§ 本文抜粋
-.-.-

歌も同様だ。口承で伝えられるものが多い。集落に伝わる歌の節を、自作の楽曲に取り入れる音楽家も少なくない。花蓮・台東から生み出された作品は、自然との調和がいかに大切かということを教えてくれる。

 6月19日か26日まで、県内4カ所で、花蓮・台東の音楽家、芸術家を沖縄に紹介するイベント「島嶼音樂季(とうしょおんがくさい)」が開催される。

 美術展・ライブ・講演・映画上映・台湾原住民の手工芸や衣装にふれることを通じて、台湾東部の文化の魅力を発信する取り組みだ。沖縄本島で台湾アーティストが生活体験し、音楽家らが国境を越え交流し、ともにひとつの曲を作創りあげる。

阿修Nawan=プユマ族

・東冬侯溫/兒路創作藝術工寮(台湾)

 

映画通じ、台湾原住民の土地喪失に対する問題を提起

 このイベントには、2人の若い映画監督も参加する。家族と故郷の再生を描いた物語「太陽的孩子(太陽の子)」は、2015年に台湾で公開され、感動を呼んだ。監督の一人、Lekal Sumi(レカル・スミ)は父が台南人で、母がアミ族だ。彼は台南で育った。兵役を終えた後、母の故郷、花蓮市の港口部落に移り住んだレカルは、アミ族の文化と伝統に触れ、自分のルーツの一部を取り戻そうとした。11年、母の舒米(スミ)が所有する荒れ果てた畑を耕し、豊かな土地を取り戻しました。当時レカルは、映像制作の経験がまったくなかったが、20年間放置された土地を開墾する過程を、2年の歳月をかけて撮影した。その後、個人で初の記録映画「海稻米の願望」を完成させた。これを機に、映像の道に進んだレカルは、15年、鄭有傑(ジェン ヨウジィェ)監督と共に「太陽の子」を完成させた。台湾原住民の土地喪失に対する問題提起を映画製作を通じて発信し続けているクリエーターだ。

Lekal Sumi(レカル・スミ)

鄭有傑(ジェン ヨウジィェ)

 

 実話をもとに製作されたフィクション「太陽的孩子(太陽の子)」は、伝統の米『海稲米』の復活に賭ける村の人たちの物語だ。舞台は、アミ族が暮らす集落。美しい海岸線に広がる小さな村に突如持ち上がったホテル建設計画。
先祖伝来の土地が失われる危機の中、村人たちは「開発か、伝統か」の間で大人も子供も悩みながら、失われかけた『絆』を取り戻していく。

 

 

 

 

 主題歌を歌う、Suming舒米恩(スミン)も、先住民族の民謡や踊り、手工芸、などの文化保護をするため、部落の子供たちに向けての活動を実践している。

 沖縄と台湾が、文化を通じて互いを理解しあうこと。次世代まで自然が豊富で平和な世界を作ること。このイベントには、芸術家やスタッフたちのそんな想いがつまっている。この機会に是非、足をお運びください。

-.-.-

§ 設問内容
台湾東部の文化を紹介するイベントについての本文によると、映画「太陽的孩子(太陽の子)」が台湾で公開されたのは何年ですか。 記録データは本文とは別の出典から採られたものです。

§ 記録データ

-.-.-

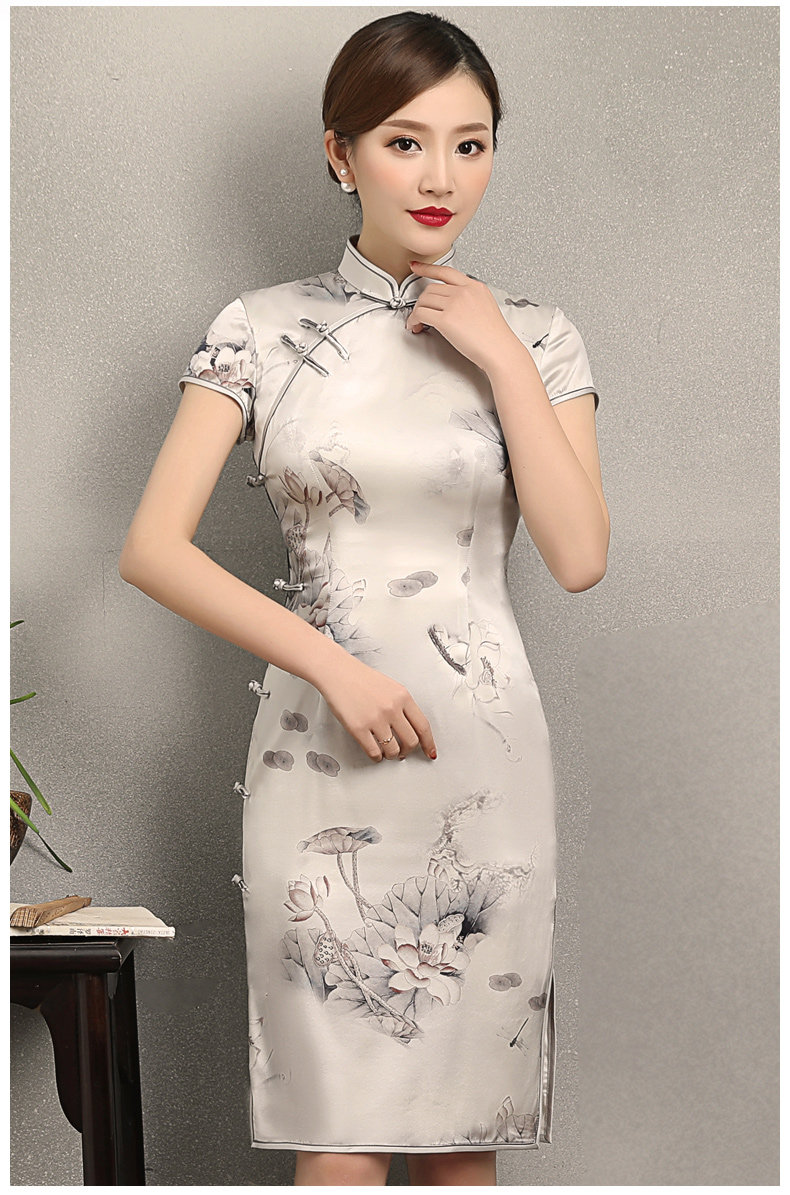 荷香四溢短袖旗袍，中式印花旗袍裙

-.-.-

§ 解答
2015年です。